INSTRUCTIONS TO FOLLOW: Print every entry word for word, but omit the pictures.

INFORMATION PROVIDED:
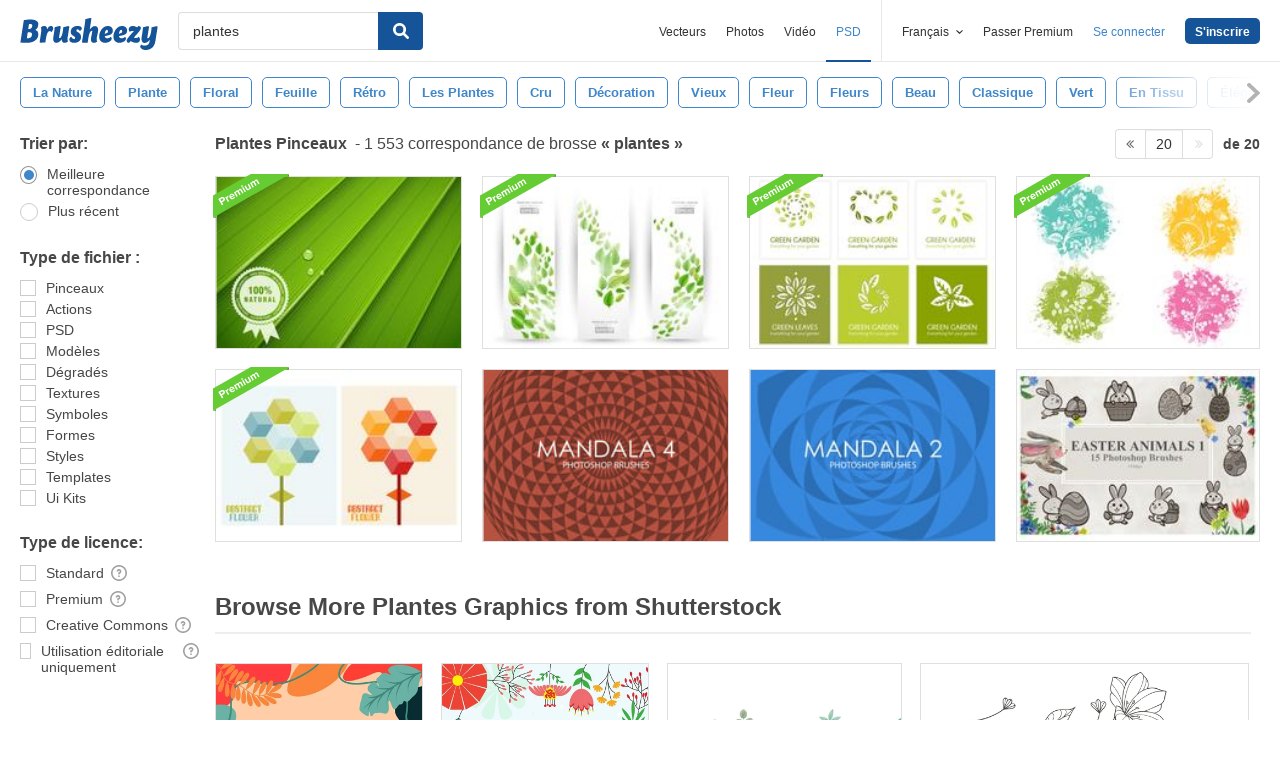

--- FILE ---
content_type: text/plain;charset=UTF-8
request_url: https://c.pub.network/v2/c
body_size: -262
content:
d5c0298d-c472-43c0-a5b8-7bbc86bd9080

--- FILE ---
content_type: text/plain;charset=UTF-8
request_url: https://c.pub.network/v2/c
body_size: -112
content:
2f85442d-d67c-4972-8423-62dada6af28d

FINAL ANSWER:
--- FILE ---
content_type: text/plain;charset=UTF-8
request_url: https://c.pub.network/v2/c
body_size: -262
content:
d5c0298d-c472-43c0-a5b8-7bbc86bd9080

--- FILE ---
content_type: text/plain;charset=UTF-8
request_url: https://c.pub.network/v2/c
body_size: -112
content:
2f85442d-d67c-4972-8423-62dada6af28d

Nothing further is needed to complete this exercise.